とのコメントが載っているように,アーセン自身はこの風物詩を楽しんでいるようです。


 ・・・何が言いたいか。


 コーチング・スタッフが神経戦を挑むのは,アーセンが言うように「エンターテインメント」であり,試合に注目を集めるためのプロモーションという意味合いもあると思います。また,選手にしっかりと下準備をしてもらうためにメディアの注目を意図的に引きつける,という意味もあるはずです。同じように神経戦を挑む傾向があるジョゼは,確かそのような意図を持って「意図的に」仕掛けていたようです。


 コーチング・スタッフによる神経戦は,試合に注目を集めるという意味においても,選手たちに対しては試合だけに集中してもらうという意味でも,歓迎すべきことでしょう。いつもフットボールを見ているわけではないひとであっても,タブロイドなどで扱われれば,「何のこと?」と意識はするはず。こういうプロモーションだってアリだろう,と思うのです。


 対して,クラブ・スタッフはポリティクスを真正面から展開すべき立場にあります。


 まず,前提として。


 佐野さんのコメントは,クラブ・トップとして当然のことだと思います。JFAに対してアピールをしてきた浦和だけが優遇されたかのように招集が見送られ,逆に自分たちは多くの選手が抜かれた。そのために,シーズン開幕前,という重要な時期にコンビネーションの熟成が図れない。フェアな選考を,ということは佐野さんに同意です。


 ただ,この前のエントリではありませんが,メディアを通じて言うべき話ではないな,とも感じるのです。
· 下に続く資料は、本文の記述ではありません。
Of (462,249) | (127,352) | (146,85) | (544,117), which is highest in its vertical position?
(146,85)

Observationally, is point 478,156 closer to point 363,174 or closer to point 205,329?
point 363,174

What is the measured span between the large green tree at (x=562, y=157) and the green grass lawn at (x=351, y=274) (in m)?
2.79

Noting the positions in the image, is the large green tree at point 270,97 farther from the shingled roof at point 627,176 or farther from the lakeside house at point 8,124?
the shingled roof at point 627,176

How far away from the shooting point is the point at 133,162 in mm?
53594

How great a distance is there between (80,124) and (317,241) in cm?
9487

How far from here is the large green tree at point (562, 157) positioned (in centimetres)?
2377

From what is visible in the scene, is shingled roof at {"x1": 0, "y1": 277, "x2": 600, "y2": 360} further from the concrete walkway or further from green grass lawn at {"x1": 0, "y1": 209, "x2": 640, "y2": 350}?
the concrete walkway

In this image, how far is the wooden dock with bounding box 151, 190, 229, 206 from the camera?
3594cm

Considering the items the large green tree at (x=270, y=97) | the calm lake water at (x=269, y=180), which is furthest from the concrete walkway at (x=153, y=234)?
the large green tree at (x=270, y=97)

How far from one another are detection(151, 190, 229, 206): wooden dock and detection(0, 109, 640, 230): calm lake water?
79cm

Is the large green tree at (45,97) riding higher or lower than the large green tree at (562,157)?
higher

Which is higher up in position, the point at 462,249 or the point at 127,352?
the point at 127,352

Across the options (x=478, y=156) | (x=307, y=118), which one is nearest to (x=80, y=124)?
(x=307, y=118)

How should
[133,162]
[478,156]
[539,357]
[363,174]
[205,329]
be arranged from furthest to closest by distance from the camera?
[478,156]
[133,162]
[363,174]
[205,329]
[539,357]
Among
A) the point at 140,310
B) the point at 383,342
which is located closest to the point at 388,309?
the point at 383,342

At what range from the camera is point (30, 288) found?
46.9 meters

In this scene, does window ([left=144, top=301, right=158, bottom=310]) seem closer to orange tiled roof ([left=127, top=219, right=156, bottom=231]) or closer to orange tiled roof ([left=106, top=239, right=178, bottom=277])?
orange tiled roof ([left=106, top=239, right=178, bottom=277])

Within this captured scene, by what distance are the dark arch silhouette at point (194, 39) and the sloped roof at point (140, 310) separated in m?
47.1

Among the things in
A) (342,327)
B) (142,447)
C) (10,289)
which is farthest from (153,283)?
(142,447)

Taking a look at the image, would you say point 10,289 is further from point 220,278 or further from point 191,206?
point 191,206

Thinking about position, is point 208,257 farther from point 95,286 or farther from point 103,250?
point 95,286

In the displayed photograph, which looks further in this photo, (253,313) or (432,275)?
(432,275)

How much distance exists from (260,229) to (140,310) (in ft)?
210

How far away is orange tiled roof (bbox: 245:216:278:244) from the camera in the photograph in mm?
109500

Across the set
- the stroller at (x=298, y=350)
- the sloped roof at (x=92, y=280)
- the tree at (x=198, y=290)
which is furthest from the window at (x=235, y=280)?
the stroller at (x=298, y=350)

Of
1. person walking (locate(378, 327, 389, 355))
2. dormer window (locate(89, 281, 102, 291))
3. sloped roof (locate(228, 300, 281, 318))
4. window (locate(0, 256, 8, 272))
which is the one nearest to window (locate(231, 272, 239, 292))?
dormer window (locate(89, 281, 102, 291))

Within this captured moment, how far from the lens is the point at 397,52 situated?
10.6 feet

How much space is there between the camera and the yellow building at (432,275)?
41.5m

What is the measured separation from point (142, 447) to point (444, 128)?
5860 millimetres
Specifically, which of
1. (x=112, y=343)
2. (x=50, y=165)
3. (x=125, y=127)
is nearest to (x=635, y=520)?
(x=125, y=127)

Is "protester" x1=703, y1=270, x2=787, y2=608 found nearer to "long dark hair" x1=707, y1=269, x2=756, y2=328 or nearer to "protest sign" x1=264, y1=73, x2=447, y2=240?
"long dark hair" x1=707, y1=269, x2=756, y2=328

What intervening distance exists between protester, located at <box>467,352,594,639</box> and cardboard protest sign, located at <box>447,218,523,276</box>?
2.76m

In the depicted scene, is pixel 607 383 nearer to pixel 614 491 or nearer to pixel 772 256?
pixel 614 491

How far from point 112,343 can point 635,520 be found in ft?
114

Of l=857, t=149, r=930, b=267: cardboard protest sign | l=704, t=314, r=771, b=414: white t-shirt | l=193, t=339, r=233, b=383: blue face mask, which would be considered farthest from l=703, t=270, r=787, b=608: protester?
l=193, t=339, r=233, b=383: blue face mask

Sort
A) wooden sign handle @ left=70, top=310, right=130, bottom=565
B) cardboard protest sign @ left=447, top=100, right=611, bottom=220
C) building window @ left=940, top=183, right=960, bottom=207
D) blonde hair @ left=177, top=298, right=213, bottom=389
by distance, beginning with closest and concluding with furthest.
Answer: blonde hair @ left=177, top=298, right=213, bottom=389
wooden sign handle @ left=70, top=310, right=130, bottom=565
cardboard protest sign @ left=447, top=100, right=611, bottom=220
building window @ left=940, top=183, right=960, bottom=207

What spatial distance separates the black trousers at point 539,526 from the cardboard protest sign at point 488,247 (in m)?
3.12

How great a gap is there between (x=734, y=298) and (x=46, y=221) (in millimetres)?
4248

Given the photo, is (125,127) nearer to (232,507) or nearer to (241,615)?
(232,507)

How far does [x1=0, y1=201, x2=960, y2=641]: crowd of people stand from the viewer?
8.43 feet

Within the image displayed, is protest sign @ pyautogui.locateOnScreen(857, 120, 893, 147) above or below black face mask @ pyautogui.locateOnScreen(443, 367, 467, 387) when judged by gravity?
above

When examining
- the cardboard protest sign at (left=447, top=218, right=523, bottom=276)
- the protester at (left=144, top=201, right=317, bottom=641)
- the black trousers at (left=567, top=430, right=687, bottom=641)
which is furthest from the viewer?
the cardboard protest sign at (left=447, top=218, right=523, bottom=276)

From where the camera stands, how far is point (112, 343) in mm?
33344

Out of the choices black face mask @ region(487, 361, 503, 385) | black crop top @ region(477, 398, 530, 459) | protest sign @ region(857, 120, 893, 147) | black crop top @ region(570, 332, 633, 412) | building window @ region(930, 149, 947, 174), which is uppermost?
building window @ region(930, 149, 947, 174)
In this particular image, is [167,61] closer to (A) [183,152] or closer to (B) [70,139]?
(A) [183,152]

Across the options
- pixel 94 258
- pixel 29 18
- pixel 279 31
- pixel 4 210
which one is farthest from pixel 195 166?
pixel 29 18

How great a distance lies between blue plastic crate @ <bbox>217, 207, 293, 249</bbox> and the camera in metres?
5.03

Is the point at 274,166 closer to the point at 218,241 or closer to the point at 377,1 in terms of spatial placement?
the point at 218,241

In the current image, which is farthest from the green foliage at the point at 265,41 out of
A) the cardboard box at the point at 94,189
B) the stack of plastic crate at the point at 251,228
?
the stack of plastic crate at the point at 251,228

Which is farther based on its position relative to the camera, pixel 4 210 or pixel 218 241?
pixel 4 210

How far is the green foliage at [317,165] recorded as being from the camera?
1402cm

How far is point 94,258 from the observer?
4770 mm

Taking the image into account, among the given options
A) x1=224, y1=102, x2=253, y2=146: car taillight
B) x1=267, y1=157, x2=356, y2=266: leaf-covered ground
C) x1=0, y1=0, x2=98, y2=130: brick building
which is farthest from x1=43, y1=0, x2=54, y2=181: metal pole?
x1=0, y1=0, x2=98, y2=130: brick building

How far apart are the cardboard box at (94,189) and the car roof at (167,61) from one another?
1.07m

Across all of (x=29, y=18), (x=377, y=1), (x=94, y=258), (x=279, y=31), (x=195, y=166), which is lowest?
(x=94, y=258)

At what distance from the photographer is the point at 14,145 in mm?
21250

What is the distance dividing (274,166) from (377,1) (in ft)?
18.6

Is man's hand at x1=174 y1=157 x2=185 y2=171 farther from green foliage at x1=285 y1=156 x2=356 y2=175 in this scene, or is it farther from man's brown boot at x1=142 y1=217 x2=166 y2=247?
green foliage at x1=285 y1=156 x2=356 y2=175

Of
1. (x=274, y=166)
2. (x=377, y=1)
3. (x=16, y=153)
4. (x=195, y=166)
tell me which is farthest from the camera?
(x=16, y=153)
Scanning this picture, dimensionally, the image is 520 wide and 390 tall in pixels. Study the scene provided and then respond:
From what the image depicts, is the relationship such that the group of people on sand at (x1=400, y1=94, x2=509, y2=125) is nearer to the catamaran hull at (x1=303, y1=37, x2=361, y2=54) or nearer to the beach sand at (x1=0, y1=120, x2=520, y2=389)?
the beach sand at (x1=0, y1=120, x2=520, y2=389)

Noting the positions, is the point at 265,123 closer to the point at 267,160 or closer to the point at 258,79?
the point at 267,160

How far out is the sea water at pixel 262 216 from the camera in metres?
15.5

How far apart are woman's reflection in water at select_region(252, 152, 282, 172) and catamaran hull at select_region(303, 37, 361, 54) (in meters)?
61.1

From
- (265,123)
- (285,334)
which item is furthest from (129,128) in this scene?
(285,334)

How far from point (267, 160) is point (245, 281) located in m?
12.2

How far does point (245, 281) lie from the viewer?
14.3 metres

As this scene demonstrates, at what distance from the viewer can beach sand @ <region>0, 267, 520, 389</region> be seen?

表に出すべき話ではないな,と。


 それだけに,JFAに正面突破を図ったという部分に関しては浦和を評価したいところですが,反面でメディアへの“リップサービス”は不必要だったと思っています。


 佐野さんに対しては,JFAに対してしっかりと意思表示をするための「正規ルート」を切り開くべく,むしろ浦和を抱き込むくらいのことをすべきだ,とお勧めしたい。さらに,代表へ選手を送り出しているクラブへもしっかりとした根回しをするくらいのことがあってもいいのではないか,と。


 このケースでは,本当に問題にすべきは浦和だけが優遇されたかのような形になった,ということだけではないでしょう。端的に言えば,どのようなチーム編成を「戦略的に」すべきかという視点を落としたままにワールドカップ予選と直線的に関連させ,代表チームを招集したJFAサイドのロジック・フローを問題にすべきではないでしょうか。ウェイトで言えば,こちらの方が重いはずです。中途半端な日程なのは間違いないのですから,実質的なB代表であったり,あるいは五輪代表とのブリッジ的なチームを組むことで,A代表を構成する基盤を大きくするという戦略が見えてもいいところです。そのときに,NPBがやったように各クラブからの招集人数を制限するという形を導入してもいい。


 リーグが代表を支えている,ということを実効あらしめるためにも,実行委員会を活用するというのが本筋だろうと思うのです。(すべてにおける正解だとは思っていないけれど)欧州に急速に近付きつつあるとするならば,フットボール・ポリティクスという部分でも欧州的な部分を取り入れるべきは取り入れないといけない時期なのかも知れません。